Copy out only the lines from the one with "Which entry among" up to and including the one with "is furthest from", swapping "shirt" for "blouse" and keeping everything else the same.

Data records:
[start]

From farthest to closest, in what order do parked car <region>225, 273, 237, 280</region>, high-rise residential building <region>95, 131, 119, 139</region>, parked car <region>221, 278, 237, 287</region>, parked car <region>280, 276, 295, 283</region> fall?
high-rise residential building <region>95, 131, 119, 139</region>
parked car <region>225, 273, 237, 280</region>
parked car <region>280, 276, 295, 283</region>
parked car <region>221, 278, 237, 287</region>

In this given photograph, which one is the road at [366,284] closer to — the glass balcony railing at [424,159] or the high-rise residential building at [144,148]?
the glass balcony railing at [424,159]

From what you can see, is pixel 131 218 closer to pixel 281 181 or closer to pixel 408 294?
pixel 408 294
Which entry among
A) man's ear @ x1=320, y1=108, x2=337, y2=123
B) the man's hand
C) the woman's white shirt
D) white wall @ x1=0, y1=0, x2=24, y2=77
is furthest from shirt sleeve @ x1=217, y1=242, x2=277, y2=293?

[end]
[start]

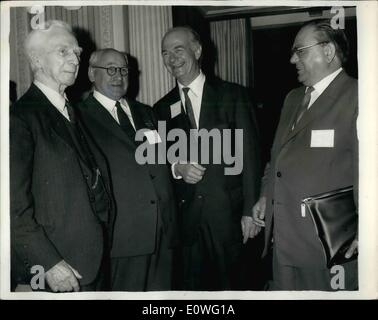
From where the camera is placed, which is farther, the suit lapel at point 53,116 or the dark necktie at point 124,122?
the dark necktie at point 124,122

[end]
[start]

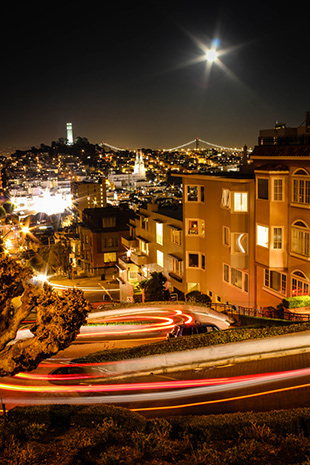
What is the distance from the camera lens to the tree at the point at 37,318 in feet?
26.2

[end]

The output:
Which entry among
A) man's ear @ x1=320, y1=108, x2=337, y2=123
B) the man's hand
C) the woman's white blouse
D) white wall @ x1=0, y1=0, x2=24, y2=77
is furthest from blouse sleeve @ x1=217, y1=242, x2=277, y2=293?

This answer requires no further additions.